Please make sure what you return matches the listing below exactly, minus its pictures.
- Opening Delimiter -
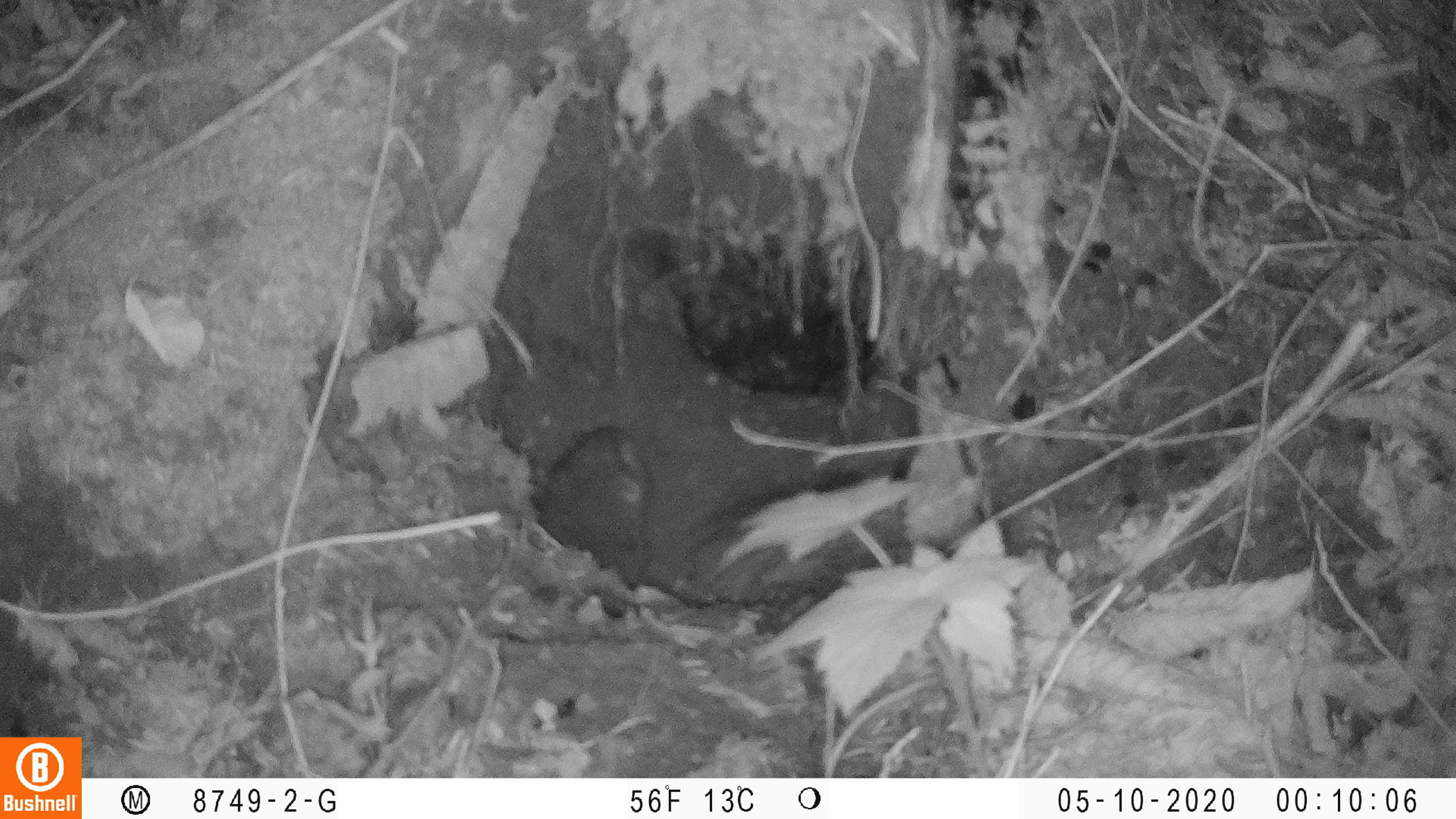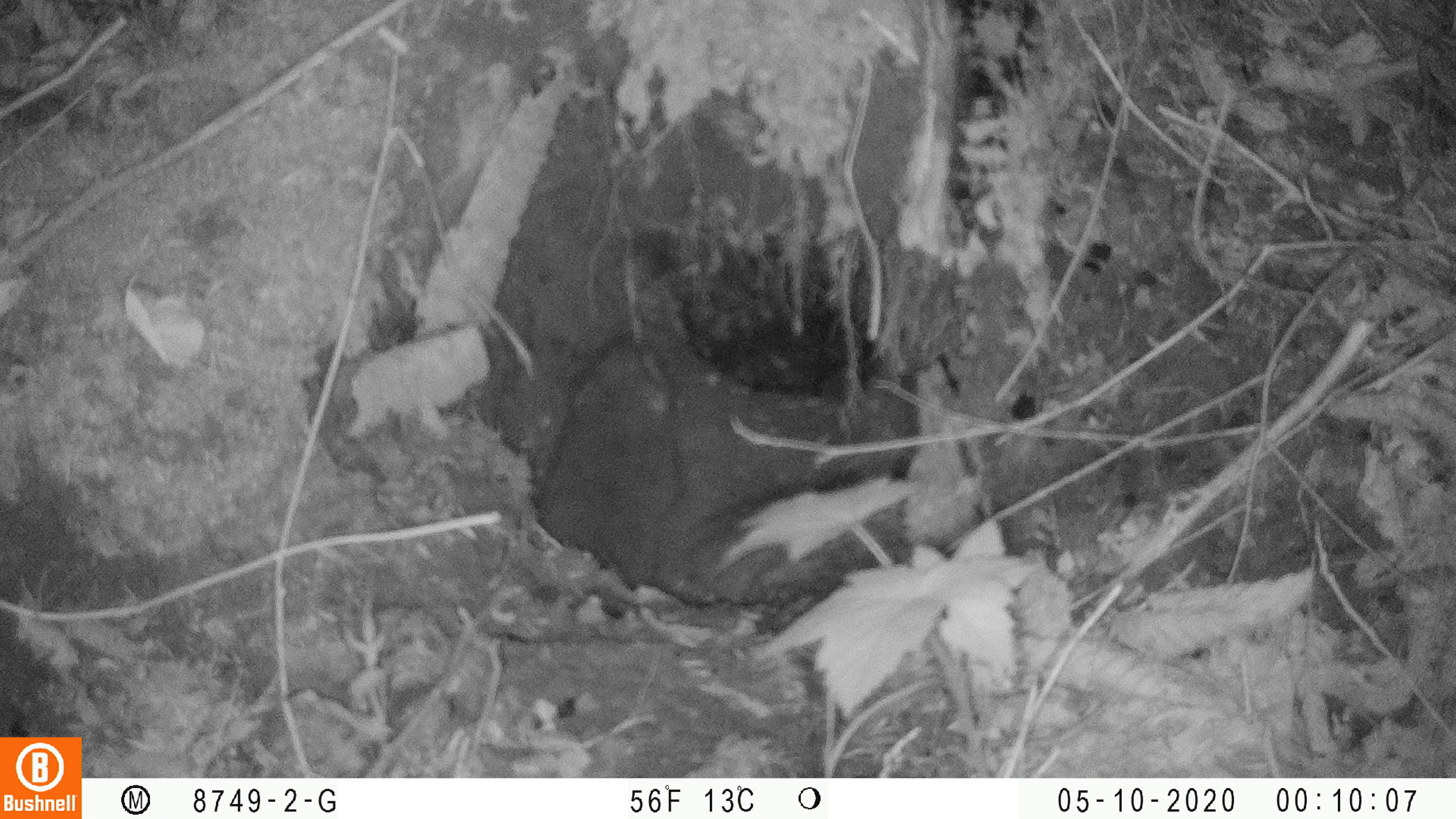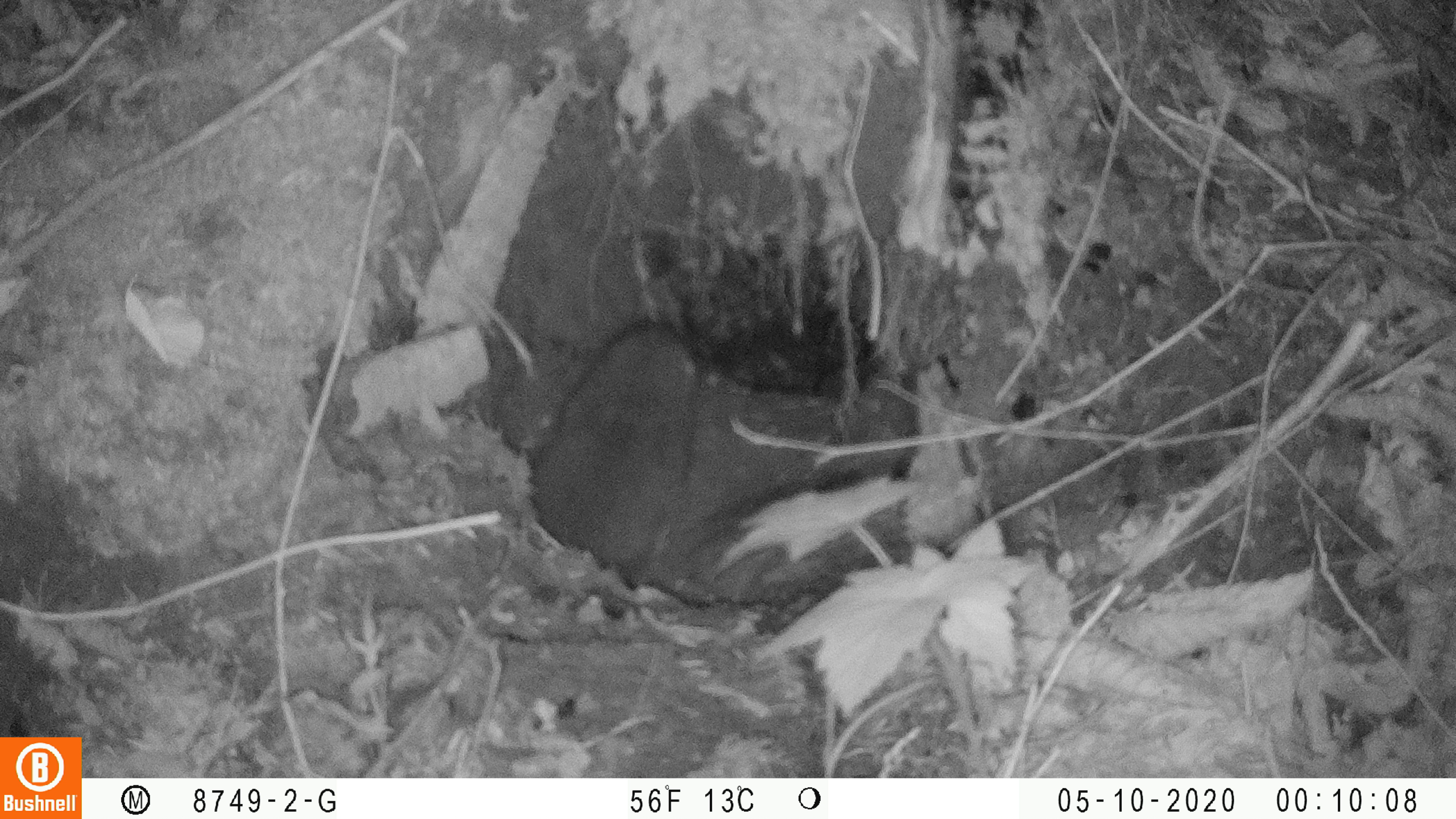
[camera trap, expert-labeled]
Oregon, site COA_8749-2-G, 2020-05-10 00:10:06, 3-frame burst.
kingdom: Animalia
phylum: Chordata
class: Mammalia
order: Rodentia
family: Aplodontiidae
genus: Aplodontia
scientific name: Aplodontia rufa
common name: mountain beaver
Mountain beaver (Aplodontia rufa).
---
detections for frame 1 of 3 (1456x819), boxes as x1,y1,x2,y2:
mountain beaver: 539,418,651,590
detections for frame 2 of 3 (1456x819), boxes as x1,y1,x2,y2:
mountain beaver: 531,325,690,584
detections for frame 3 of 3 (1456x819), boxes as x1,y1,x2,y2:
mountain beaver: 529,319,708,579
- Closing Delimiter -
== RESPONSE ==
[camera trap, expert-labeled]
Oregon, site COA_8749-2-G, 2020-05-10 00:10:06, 3-frame burst.
kingdom: Animalia
phylum: Chordata
class: Mammalia
order: Rodentia
family: Aplodontiidae
genus: Aplodontia
scientific name: Aplodontia rufa
common name: mountain beaver
Mountain beaver (Aplodontia rufa).
---
detections for frame 1 of 3 (1456x819), boxes as x1,y1,x2,y2:
mountain beaver: 539,418,651,590
detections for frame 2 of 3 (1456x819), boxes as x1,y1,x2,y2:
mountain beaver: 531,325,690,584
detections for frame 3 of 3 (1456x819), boxes as x1,y1,x2,y2:
mountain beaver: 529,319,708,579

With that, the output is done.